Bajo la cabeza, me encojo de hombros, siento que se despierta en ella ese sentimiento de miedo, de ferocidad, de cosquilleo… De manera que sé que también esa vez el asunto va a terminar en nada. Entretanto, ya las otras criadas han oído, ya comienzan a abrirse las puertas de las cocinas, y, una tras otra, se asoman a la escalera, riendo, murmurando. Entonces, la mía se dobla de risa en un acceso de buen humor. ¿Qué podrá divertirla tanto? ¿Tendrá acaso deseos de bromear? Apoya el trasero en un escalón, extiende sus piernas y ruge:
—¡Ji, ji, ji, güiri, güiri, güí!
—¡Silencio, silencio! —murmuro aterrorizado, con miedo de que vaya a oírnos alguna ama de casa.
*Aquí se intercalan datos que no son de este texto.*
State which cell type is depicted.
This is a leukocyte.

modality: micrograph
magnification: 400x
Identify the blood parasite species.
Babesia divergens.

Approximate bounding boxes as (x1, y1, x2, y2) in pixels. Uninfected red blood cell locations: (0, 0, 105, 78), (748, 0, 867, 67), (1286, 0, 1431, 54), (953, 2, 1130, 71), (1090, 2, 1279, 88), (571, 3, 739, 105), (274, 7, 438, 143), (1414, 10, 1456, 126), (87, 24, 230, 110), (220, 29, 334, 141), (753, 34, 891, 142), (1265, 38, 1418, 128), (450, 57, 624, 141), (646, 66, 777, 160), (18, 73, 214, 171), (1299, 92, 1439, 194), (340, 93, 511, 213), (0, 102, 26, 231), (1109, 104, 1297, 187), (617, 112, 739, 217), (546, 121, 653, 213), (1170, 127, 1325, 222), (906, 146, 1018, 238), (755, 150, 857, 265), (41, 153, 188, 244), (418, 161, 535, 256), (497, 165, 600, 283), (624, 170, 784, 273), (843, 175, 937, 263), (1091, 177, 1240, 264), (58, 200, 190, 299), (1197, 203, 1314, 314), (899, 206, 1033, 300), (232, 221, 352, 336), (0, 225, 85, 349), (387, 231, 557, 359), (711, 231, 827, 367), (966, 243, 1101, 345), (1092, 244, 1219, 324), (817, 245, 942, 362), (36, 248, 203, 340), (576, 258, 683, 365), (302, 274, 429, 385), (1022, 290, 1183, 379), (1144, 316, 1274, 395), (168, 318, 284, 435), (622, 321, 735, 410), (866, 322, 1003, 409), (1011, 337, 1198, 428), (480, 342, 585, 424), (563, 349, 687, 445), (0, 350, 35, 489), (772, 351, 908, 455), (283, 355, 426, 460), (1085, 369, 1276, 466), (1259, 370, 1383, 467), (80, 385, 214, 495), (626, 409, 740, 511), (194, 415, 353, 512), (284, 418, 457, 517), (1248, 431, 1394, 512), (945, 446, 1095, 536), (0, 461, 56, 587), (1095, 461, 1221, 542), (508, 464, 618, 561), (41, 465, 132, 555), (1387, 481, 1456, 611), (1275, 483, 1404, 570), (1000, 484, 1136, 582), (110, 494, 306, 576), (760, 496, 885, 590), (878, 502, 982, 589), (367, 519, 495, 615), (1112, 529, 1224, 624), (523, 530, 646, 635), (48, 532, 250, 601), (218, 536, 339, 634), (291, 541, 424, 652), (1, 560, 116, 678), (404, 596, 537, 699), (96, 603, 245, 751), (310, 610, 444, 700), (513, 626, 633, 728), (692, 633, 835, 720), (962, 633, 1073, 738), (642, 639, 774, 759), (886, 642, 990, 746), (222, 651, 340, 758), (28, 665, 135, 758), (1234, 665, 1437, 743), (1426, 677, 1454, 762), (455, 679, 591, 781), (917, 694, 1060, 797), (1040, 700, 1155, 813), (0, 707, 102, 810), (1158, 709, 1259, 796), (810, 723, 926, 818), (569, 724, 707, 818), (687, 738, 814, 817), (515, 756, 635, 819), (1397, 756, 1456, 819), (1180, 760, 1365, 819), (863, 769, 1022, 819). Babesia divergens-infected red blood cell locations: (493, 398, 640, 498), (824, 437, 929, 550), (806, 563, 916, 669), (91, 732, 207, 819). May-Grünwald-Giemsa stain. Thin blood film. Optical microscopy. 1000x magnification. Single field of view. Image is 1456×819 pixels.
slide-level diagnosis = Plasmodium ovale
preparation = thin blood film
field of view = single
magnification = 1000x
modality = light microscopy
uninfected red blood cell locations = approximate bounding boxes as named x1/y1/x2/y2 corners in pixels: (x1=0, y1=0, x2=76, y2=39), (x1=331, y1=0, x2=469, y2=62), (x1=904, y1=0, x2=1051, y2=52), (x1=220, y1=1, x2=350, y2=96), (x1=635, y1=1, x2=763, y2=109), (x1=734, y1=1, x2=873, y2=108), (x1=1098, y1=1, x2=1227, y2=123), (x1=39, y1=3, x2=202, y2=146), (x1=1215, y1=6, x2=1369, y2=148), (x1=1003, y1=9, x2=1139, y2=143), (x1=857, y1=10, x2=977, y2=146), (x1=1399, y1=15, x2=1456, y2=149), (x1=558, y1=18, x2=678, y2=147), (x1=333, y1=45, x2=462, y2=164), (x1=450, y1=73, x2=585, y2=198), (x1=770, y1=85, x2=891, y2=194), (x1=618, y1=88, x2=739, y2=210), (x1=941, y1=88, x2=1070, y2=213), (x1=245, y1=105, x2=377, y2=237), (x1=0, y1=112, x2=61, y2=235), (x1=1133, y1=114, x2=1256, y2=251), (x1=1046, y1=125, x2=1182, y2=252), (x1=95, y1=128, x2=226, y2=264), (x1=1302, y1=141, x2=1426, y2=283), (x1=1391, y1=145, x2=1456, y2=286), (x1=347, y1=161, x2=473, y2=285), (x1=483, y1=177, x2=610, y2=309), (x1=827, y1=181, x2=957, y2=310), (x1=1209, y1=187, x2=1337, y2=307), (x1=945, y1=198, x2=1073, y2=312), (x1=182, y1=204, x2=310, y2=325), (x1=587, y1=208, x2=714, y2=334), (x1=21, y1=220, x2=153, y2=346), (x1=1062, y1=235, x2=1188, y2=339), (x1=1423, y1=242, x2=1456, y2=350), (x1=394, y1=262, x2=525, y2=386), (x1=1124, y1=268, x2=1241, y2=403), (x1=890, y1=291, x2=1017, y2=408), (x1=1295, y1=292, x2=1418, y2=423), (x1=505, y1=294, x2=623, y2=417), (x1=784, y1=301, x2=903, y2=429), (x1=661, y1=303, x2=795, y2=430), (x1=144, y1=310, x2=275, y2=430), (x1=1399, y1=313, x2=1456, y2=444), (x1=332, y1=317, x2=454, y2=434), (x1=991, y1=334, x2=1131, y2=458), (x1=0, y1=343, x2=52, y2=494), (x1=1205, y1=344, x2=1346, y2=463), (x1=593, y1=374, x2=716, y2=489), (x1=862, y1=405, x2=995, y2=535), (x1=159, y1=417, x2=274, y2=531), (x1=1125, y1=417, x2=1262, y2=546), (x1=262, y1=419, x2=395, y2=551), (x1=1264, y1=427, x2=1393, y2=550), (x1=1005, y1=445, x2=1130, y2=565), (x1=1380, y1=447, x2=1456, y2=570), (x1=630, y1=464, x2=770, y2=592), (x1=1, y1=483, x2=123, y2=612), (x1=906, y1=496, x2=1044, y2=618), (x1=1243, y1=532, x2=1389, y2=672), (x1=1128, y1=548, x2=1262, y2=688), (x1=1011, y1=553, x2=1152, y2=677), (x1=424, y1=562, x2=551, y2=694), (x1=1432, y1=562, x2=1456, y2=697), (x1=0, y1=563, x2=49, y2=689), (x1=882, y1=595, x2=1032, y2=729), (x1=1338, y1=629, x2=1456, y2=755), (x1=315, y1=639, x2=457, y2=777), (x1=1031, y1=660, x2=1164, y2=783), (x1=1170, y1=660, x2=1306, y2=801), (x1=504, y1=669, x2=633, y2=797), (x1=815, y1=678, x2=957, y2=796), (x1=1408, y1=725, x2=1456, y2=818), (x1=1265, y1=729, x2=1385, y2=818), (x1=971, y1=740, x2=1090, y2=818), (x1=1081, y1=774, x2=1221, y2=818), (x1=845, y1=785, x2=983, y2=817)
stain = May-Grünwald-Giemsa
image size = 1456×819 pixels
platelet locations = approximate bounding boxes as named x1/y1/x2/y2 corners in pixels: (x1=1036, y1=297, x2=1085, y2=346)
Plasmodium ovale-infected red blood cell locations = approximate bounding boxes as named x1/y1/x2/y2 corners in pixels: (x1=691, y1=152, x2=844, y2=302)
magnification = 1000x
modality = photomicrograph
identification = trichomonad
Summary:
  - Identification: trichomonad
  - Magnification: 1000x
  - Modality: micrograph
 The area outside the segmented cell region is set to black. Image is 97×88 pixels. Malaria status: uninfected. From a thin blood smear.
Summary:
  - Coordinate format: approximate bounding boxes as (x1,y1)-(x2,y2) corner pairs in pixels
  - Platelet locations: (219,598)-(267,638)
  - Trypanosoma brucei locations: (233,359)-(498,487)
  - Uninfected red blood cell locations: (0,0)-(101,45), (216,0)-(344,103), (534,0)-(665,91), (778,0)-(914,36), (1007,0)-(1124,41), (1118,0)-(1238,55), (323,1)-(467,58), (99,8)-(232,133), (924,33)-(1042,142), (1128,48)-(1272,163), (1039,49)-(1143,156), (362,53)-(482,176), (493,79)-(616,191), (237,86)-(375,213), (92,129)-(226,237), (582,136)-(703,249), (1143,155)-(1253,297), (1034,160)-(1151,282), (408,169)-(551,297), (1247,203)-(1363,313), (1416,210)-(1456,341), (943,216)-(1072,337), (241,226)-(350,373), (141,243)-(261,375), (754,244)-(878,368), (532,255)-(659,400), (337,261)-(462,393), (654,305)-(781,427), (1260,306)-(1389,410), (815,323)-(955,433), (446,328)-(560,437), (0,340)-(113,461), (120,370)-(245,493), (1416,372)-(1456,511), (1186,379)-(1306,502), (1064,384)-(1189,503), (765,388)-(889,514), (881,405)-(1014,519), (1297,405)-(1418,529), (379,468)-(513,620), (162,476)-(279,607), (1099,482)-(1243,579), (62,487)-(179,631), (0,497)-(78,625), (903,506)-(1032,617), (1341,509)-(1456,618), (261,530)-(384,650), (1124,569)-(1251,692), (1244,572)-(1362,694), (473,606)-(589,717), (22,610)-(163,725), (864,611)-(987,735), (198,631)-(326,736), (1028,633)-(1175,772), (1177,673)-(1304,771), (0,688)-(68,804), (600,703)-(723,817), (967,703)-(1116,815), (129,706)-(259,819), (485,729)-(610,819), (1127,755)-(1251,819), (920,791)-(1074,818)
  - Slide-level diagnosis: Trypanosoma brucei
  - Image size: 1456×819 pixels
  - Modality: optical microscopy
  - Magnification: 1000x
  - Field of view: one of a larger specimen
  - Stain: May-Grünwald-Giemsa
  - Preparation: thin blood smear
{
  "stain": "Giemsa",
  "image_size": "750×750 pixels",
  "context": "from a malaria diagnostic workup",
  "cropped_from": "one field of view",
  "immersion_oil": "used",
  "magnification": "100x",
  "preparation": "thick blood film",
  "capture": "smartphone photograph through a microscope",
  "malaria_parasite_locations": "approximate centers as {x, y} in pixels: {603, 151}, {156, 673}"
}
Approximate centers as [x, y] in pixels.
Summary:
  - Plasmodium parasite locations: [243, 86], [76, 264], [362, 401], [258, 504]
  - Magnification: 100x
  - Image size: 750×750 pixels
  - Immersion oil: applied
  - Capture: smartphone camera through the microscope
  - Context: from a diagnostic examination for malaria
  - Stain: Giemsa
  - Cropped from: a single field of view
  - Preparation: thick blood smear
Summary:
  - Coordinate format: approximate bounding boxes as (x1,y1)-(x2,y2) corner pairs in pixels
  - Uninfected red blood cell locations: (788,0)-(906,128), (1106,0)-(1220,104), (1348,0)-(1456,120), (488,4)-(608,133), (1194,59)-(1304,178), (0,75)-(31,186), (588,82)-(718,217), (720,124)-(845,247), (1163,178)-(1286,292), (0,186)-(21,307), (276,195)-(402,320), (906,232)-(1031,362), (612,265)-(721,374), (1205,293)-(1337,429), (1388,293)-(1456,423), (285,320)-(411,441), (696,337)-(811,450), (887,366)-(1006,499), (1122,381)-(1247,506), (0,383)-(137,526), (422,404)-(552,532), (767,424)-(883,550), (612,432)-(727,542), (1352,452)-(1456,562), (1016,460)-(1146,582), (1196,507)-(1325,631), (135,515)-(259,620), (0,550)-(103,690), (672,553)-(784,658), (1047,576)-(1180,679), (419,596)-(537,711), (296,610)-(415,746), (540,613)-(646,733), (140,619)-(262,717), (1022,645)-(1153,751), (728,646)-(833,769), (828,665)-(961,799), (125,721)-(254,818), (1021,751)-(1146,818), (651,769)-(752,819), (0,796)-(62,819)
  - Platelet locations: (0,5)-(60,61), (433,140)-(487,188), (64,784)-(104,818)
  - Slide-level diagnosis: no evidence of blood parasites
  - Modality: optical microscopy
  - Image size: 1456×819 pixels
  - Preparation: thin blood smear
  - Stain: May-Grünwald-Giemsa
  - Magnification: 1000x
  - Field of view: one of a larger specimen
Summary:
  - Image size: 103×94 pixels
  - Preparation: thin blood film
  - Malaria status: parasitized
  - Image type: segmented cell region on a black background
En cualquier momento una de ellas podría asomarse a la escalera. Pero las otras criadas, que se han colocado en los pisos superiores, responden con voces estridentes:
—¡Ji, ji, ji, güiri, güiri, güí!
¿Güiri, güiri, güí? ¿Qué podría significar eso? Debía de haber en mí algo que las excitaba, que provocaba en ellas, como una capa roja, su capacidad de risa. ¿Despertaba yo tal vez su sentido de la comicidad, igual que ellas, ni más ni menos, despertaban mi olfato? ¿O tal vez aquello tenía que ver con mi abrigo elegante? ¿O con mi pulcritud y el brillo de mis uñas, igual que a los ojos de mi mujer resultaba cómica la suciedad? Pero, sobre todo, debía de ser el miedo de encontrar a sus amas… Percibían ese miedo y era precisamente eso lo que las hacía reír… Cuando comenzaban a reír, yo ya sabía que todo estaba perdido. Y si por casualidad hubiese tratado de tomarla de la mano para calmarla, para aplacar su cosquilleo… ¡Dios me perdone! ¡Tratad de hacerlo!… El monstruo se contrae, se envuelve en su chai, emite un grito que llena toda la escalera:
—¡Qué se ha creído usted!
Bajo precipitadamente la escalera, con la cabeza gacha, mientras a mis espaldas se desencadena el infierno:
—¡Habráse visto semejante cerdo!
—¡Dale, María, tíralo por la escalera!
—¡Rómpele la cresta!
—¡Sinvergüenza!
—¡Atacar de esta manera a una señorita!
—¡Atacar a una señorita! ¡Rómpele la cresta!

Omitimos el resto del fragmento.